- _PAGINA_

La Riforma Cartabia rende “rapido” il diritto all’oblio

Deindicizzazione immediata in caso di sentenza di assoluzione, di non luogo a procedere o decreto di archiviazione. È quanto stabilito dalla Riforma Cartabia che regola una norma non ancora scritta

Sommario

  1. Come si ottiene la tutela per deindicizzazione o preclusione dell’indicizzazione?
  2. A quali condizioni è possibile richiedere il diritto all’oblio?
  3. Il disposto dell’art. 64-ter

Con l’introduzione della Riforma della Giustizia, che prende il nome dall’ex Ministro Marta Cartabia, dal primo gennaio 2023 è possibile chiedere e ottenere una deindicizzazione in tempi record.

Secondo quanto stabilito dall’art. 41, comma 1, lett. h) del D. Lgs n.150 del 2022, nella parte delle “Disposizioni di attuazione al codice di procedura penale” che ha introdotto l’art. 64-ter rubricato “Diritto all’oblio degli imputati e delle persone sottoposte ad indagini”,

la persona nei cui confronti sono stati pronunciati una sentenza di proscioglimento o di non luogo a procedere ovvero un provvedimento di archiviazione può richiedere che sia preclusa l’indicizzazione o che sia disposta la deindicizzazione, sulla rete internet, dei dati personali riportati nella sentenza o nel provvedimento.

È ovvio che si potrà fare ai sensi e nei limiti stabiliti dall’articolo 17 del regolamento (UE) n. 2016/679 (GDPR) del Parlamento europeo e del Consiglio, del 27 aprile 2016 che regola, appunto, il cosiddetto diritto all’oblio, rafforzato dall’art. 52 del D.Lgs.196/2003 (Codice in materia di dati personali).

- _RECORD FORNITI_
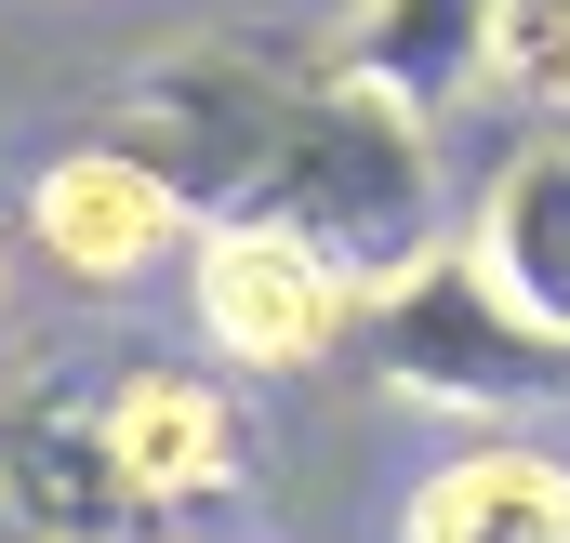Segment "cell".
Here are the masks:
<instances>
[{
    "instance_id": "10",
    "label": "cell",
    "mask_w": 570,
    "mask_h": 543,
    "mask_svg": "<svg viewBox=\"0 0 570 543\" xmlns=\"http://www.w3.org/2000/svg\"><path fill=\"white\" fill-rule=\"evenodd\" d=\"M478 13L491 0H345V27H332V53L372 80V93H399V107H451V93H478Z\"/></svg>"
},
{
    "instance_id": "12",
    "label": "cell",
    "mask_w": 570,
    "mask_h": 543,
    "mask_svg": "<svg viewBox=\"0 0 570 543\" xmlns=\"http://www.w3.org/2000/svg\"><path fill=\"white\" fill-rule=\"evenodd\" d=\"M0 305H13V239H0Z\"/></svg>"
},
{
    "instance_id": "11",
    "label": "cell",
    "mask_w": 570,
    "mask_h": 543,
    "mask_svg": "<svg viewBox=\"0 0 570 543\" xmlns=\"http://www.w3.org/2000/svg\"><path fill=\"white\" fill-rule=\"evenodd\" d=\"M478 93L518 120H570V0H491L478 13Z\"/></svg>"
},
{
    "instance_id": "4",
    "label": "cell",
    "mask_w": 570,
    "mask_h": 543,
    "mask_svg": "<svg viewBox=\"0 0 570 543\" xmlns=\"http://www.w3.org/2000/svg\"><path fill=\"white\" fill-rule=\"evenodd\" d=\"M173 253H186V318L226 372H318L358 318V278L279 213H199Z\"/></svg>"
},
{
    "instance_id": "6",
    "label": "cell",
    "mask_w": 570,
    "mask_h": 543,
    "mask_svg": "<svg viewBox=\"0 0 570 543\" xmlns=\"http://www.w3.org/2000/svg\"><path fill=\"white\" fill-rule=\"evenodd\" d=\"M0 543H159L107 464L94 358H40L0 385Z\"/></svg>"
},
{
    "instance_id": "5",
    "label": "cell",
    "mask_w": 570,
    "mask_h": 543,
    "mask_svg": "<svg viewBox=\"0 0 570 543\" xmlns=\"http://www.w3.org/2000/svg\"><path fill=\"white\" fill-rule=\"evenodd\" d=\"M94 424H107V464H120V491L159 543L199 531L253 477V411L199 358H94Z\"/></svg>"
},
{
    "instance_id": "8",
    "label": "cell",
    "mask_w": 570,
    "mask_h": 543,
    "mask_svg": "<svg viewBox=\"0 0 570 543\" xmlns=\"http://www.w3.org/2000/svg\"><path fill=\"white\" fill-rule=\"evenodd\" d=\"M451 253L491 278L531 332H558V345H570V120H544V134L478 186V213H464Z\"/></svg>"
},
{
    "instance_id": "2",
    "label": "cell",
    "mask_w": 570,
    "mask_h": 543,
    "mask_svg": "<svg viewBox=\"0 0 570 543\" xmlns=\"http://www.w3.org/2000/svg\"><path fill=\"white\" fill-rule=\"evenodd\" d=\"M279 226H305L332 266L358 278H399L412 253L451 239V172H438V120L425 107H399V93H372L345 53H332V27H318V93H305V146H292L279 172Z\"/></svg>"
},
{
    "instance_id": "7",
    "label": "cell",
    "mask_w": 570,
    "mask_h": 543,
    "mask_svg": "<svg viewBox=\"0 0 570 543\" xmlns=\"http://www.w3.org/2000/svg\"><path fill=\"white\" fill-rule=\"evenodd\" d=\"M27 239L80 278V292H134L146 266H173L186 199H173L120 134H94V146H53V159H40V186H27Z\"/></svg>"
},
{
    "instance_id": "9",
    "label": "cell",
    "mask_w": 570,
    "mask_h": 543,
    "mask_svg": "<svg viewBox=\"0 0 570 543\" xmlns=\"http://www.w3.org/2000/svg\"><path fill=\"white\" fill-rule=\"evenodd\" d=\"M399 543H570V451L544 437H464L399 504Z\"/></svg>"
},
{
    "instance_id": "3",
    "label": "cell",
    "mask_w": 570,
    "mask_h": 543,
    "mask_svg": "<svg viewBox=\"0 0 570 543\" xmlns=\"http://www.w3.org/2000/svg\"><path fill=\"white\" fill-rule=\"evenodd\" d=\"M345 345L372 358L385 398L438 411V424H531V411H558V385H570V345L531 332L451 239L412 253L399 278H372L358 318H345Z\"/></svg>"
},
{
    "instance_id": "1",
    "label": "cell",
    "mask_w": 570,
    "mask_h": 543,
    "mask_svg": "<svg viewBox=\"0 0 570 543\" xmlns=\"http://www.w3.org/2000/svg\"><path fill=\"white\" fill-rule=\"evenodd\" d=\"M305 93H318V40L292 27H199L159 40L120 80V146L199 213H279V172L305 146Z\"/></svg>"
}]
</instances>
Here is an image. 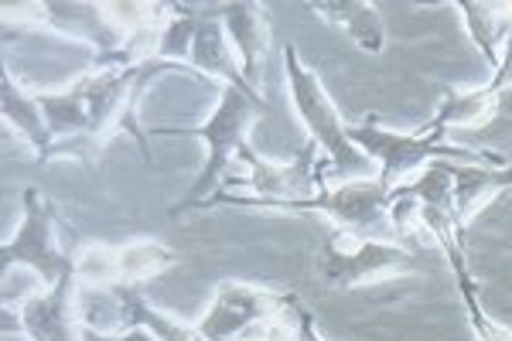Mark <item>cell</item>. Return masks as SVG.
I'll list each match as a JSON object with an SVG mask.
<instances>
[{"label": "cell", "mask_w": 512, "mask_h": 341, "mask_svg": "<svg viewBox=\"0 0 512 341\" xmlns=\"http://www.w3.org/2000/svg\"><path fill=\"white\" fill-rule=\"evenodd\" d=\"M444 127L427 123L417 133H393L379 127L376 116H366L362 123L349 127V140L359 147L369 161H379V181H386L390 188L400 185V178H407L410 171L427 168L434 161H458V164H506L502 157L485 154V151H465V147L444 144Z\"/></svg>", "instance_id": "7a4b0ae2"}, {"label": "cell", "mask_w": 512, "mask_h": 341, "mask_svg": "<svg viewBox=\"0 0 512 341\" xmlns=\"http://www.w3.org/2000/svg\"><path fill=\"white\" fill-rule=\"evenodd\" d=\"M79 335H82V341H161L151 328H130V331H123V335H103V331H96L86 324Z\"/></svg>", "instance_id": "ac0fdd59"}, {"label": "cell", "mask_w": 512, "mask_h": 341, "mask_svg": "<svg viewBox=\"0 0 512 341\" xmlns=\"http://www.w3.org/2000/svg\"><path fill=\"white\" fill-rule=\"evenodd\" d=\"M308 7L325 21L338 24L342 31H349V38L362 52H383V18L373 4H366V0H318Z\"/></svg>", "instance_id": "5bb4252c"}, {"label": "cell", "mask_w": 512, "mask_h": 341, "mask_svg": "<svg viewBox=\"0 0 512 341\" xmlns=\"http://www.w3.org/2000/svg\"><path fill=\"white\" fill-rule=\"evenodd\" d=\"M509 86H512V35L506 41V58H502L499 69L492 72L489 86L472 89V93H444L441 110L434 113L431 123L448 130V127H468V123H475V120H485Z\"/></svg>", "instance_id": "8fae6325"}, {"label": "cell", "mask_w": 512, "mask_h": 341, "mask_svg": "<svg viewBox=\"0 0 512 341\" xmlns=\"http://www.w3.org/2000/svg\"><path fill=\"white\" fill-rule=\"evenodd\" d=\"M260 113H267V103H263L260 96L243 93V89H236V86H222L219 106L212 110L209 120H205V127H192V130L161 127V130H154V133H161V137L192 133V137H202L205 147H209V164H205V171L195 178V185L188 188V195L181 198L175 209H171V215L198 209L205 198L216 195V185H219L222 178H226L233 157H239V154L246 151V147H250V144H246V130H250L253 116H260Z\"/></svg>", "instance_id": "6da1fadb"}, {"label": "cell", "mask_w": 512, "mask_h": 341, "mask_svg": "<svg viewBox=\"0 0 512 341\" xmlns=\"http://www.w3.org/2000/svg\"><path fill=\"white\" fill-rule=\"evenodd\" d=\"M222 24H226L229 38H233L239 65H243V76L253 89H260V62L263 48H267V14L260 4H222Z\"/></svg>", "instance_id": "7c38bea8"}, {"label": "cell", "mask_w": 512, "mask_h": 341, "mask_svg": "<svg viewBox=\"0 0 512 341\" xmlns=\"http://www.w3.org/2000/svg\"><path fill=\"white\" fill-rule=\"evenodd\" d=\"M287 311H297L294 294L250 284H219L216 301L195 331L198 341H256V331L274 341V324L277 318H287Z\"/></svg>", "instance_id": "5b68a950"}, {"label": "cell", "mask_w": 512, "mask_h": 341, "mask_svg": "<svg viewBox=\"0 0 512 341\" xmlns=\"http://www.w3.org/2000/svg\"><path fill=\"white\" fill-rule=\"evenodd\" d=\"M393 205V188L386 181H379V174L373 181H345L338 188H328L325 178L318 185V195L304 198V202L284 205L287 212H325L328 219H335L342 229L349 232H383L386 229V215Z\"/></svg>", "instance_id": "ba28073f"}, {"label": "cell", "mask_w": 512, "mask_h": 341, "mask_svg": "<svg viewBox=\"0 0 512 341\" xmlns=\"http://www.w3.org/2000/svg\"><path fill=\"white\" fill-rule=\"evenodd\" d=\"M458 11L465 14V24L472 31L475 45L482 48L485 62L499 69V45L512 35V4H475V0H458Z\"/></svg>", "instance_id": "2e32d148"}, {"label": "cell", "mask_w": 512, "mask_h": 341, "mask_svg": "<svg viewBox=\"0 0 512 341\" xmlns=\"http://www.w3.org/2000/svg\"><path fill=\"white\" fill-rule=\"evenodd\" d=\"M284 69H287V86L294 96V110L301 116V123L308 127L311 144H318L328 154L335 174L352 178V174H369L373 161L359 151L349 140V127L342 123V113L335 110L332 96L325 93L318 72L297 58V48L287 41L284 45Z\"/></svg>", "instance_id": "277c9868"}, {"label": "cell", "mask_w": 512, "mask_h": 341, "mask_svg": "<svg viewBox=\"0 0 512 341\" xmlns=\"http://www.w3.org/2000/svg\"><path fill=\"white\" fill-rule=\"evenodd\" d=\"M451 178H454V219L465 229L472 212L485 198L495 195L499 188L512 185V168H506V164H468L465 168V164L454 161Z\"/></svg>", "instance_id": "4fadbf2b"}, {"label": "cell", "mask_w": 512, "mask_h": 341, "mask_svg": "<svg viewBox=\"0 0 512 341\" xmlns=\"http://www.w3.org/2000/svg\"><path fill=\"white\" fill-rule=\"evenodd\" d=\"M297 341H325L315 328V314L297 307Z\"/></svg>", "instance_id": "d6986e66"}, {"label": "cell", "mask_w": 512, "mask_h": 341, "mask_svg": "<svg viewBox=\"0 0 512 341\" xmlns=\"http://www.w3.org/2000/svg\"><path fill=\"white\" fill-rule=\"evenodd\" d=\"M72 287H76V273H65L45 294L28 297L21 318L14 321V331H24L31 341H82V335L72 331Z\"/></svg>", "instance_id": "30bf717a"}, {"label": "cell", "mask_w": 512, "mask_h": 341, "mask_svg": "<svg viewBox=\"0 0 512 341\" xmlns=\"http://www.w3.org/2000/svg\"><path fill=\"white\" fill-rule=\"evenodd\" d=\"M417 260L396 243H379V239H366L359 243V249L345 253L338 246L335 236H328L321 243V256H318V277L325 280L328 287L349 290L366 284L369 277H379V273H400V270H414Z\"/></svg>", "instance_id": "9c48e42d"}, {"label": "cell", "mask_w": 512, "mask_h": 341, "mask_svg": "<svg viewBox=\"0 0 512 341\" xmlns=\"http://www.w3.org/2000/svg\"><path fill=\"white\" fill-rule=\"evenodd\" d=\"M0 106H4L7 120L14 123V130L38 151V161L45 164L48 151H52V133H48V120H45V110H41L38 96H24L11 82V76L4 72V79H0Z\"/></svg>", "instance_id": "9a60e30c"}, {"label": "cell", "mask_w": 512, "mask_h": 341, "mask_svg": "<svg viewBox=\"0 0 512 341\" xmlns=\"http://www.w3.org/2000/svg\"><path fill=\"white\" fill-rule=\"evenodd\" d=\"M239 161L250 168V178H226V185H250L253 198L233 195V191H216L212 198H205L198 209H212V205H260V209H284L291 202H304V198L318 195L321 171L325 164H315V144H304L301 154L291 164H267L253 154V147H246L239 154Z\"/></svg>", "instance_id": "52a82bcc"}, {"label": "cell", "mask_w": 512, "mask_h": 341, "mask_svg": "<svg viewBox=\"0 0 512 341\" xmlns=\"http://www.w3.org/2000/svg\"><path fill=\"white\" fill-rule=\"evenodd\" d=\"M175 18L161 31L154 58L175 65H192V72L202 76H219L226 86H236L243 93L260 96L243 76V65L233 58V48L222 31V11L219 7H171Z\"/></svg>", "instance_id": "3957f363"}, {"label": "cell", "mask_w": 512, "mask_h": 341, "mask_svg": "<svg viewBox=\"0 0 512 341\" xmlns=\"http://www.w3.org/2000/svg\"><path fill=\"white\" fill-rule=\"evenodd\" d=\"M24 219H21V229L14 232L11 243L0 246V263L4 270L11 263H24L45 280L48 287H55L65 273H76V260L72 253L59 243V236H76L69 222L55 212L52 202L38 195L35 188H24Z\"/></svg>", "instance_id": "8992f818"}, {"label": "cell", "mask_w": 512, "mask_h": 341, "mask_svg": "<svg viewBox=\"0 0 512 341\" xmlns=\"http://www.w3.org/2000/svg\"><path fill=\"white\" fill-rule=\"evenodd\" d=\"M113 297L120 301V311H123V328H151L154 335L161 341H198V331L195 328H185V324L171 321L168 314L154 311L147 304V297L140 294L137 284H117L113 287Z\"/></svg>", "instance_id": "e0dca14e"}]
</instances>
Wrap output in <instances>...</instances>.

- _ENUNCIATO DEL PROBLEMA_
Citi per intero, senza alcuna modifica, la pagina sulla Riforma Cartabia e il diritto all'oblio.

- _RISPOSTA COMPLETA_
La Riforma Cartabia rende “rapido” il diritto all’oblio

Deindicizzazione immediata in caso di sentenza di assoluzione, di non luogo a procedere o decreto di archiviazione. È quanto stabilito dalla Riforma Cartabia che regola una norma non ancora scritta

Sommario

  1. Come si ottiene la tutela per deindicizzazione o preclusione dell’indicizzazione?
  2. A quali condizioni è possibile richiedere il diritto all’oblio?
  3. Il disposto dell’art. 64-ter

Con l’introduzione della Riforma della Giustizia, che prende il nome dall’ex Ministro Marta Cartabia, dal primo gennaio 2023 è possibile chiedere e ottenere una deindicizzazione in tempi record.

Secondo quanto stabilito dall’art. 41, comma 1, lett. h) del D. Lgs n.150 del 2022, nella parte delle “Disposizioni di attuazione al codice di procedura penale” che ha introdotto l’art. 64-ter rubricato “Diritto all’oblio degli imputati e delle persone sottoposte ad indagini”,

la persona nei cui confronti sono stati pronunciati una sentenza di proscioglimento o di non luogo a procedere ovvero un provvedimento di archiviazione può richiedere che sia preclusa l’indicizzazione o che sia disposta la deindicizzazione, sulla rete internet, dei dati personali riportati nella sentenza o nel provvedimento.

È ovvio che si potrà fare ai sensi e nei limiti stabiliti dall’articolo 17 del regolamento (UE) n. 2016/679 (GDPR) del Parlamento europeo e del Consiglio, del 27 aprile 2016 che regola, appunto, il cosiddetto diritto all’oblio, rafforzato dall’art. 52 del D.Lgs.196/2003 (Codice in materia di dati personali).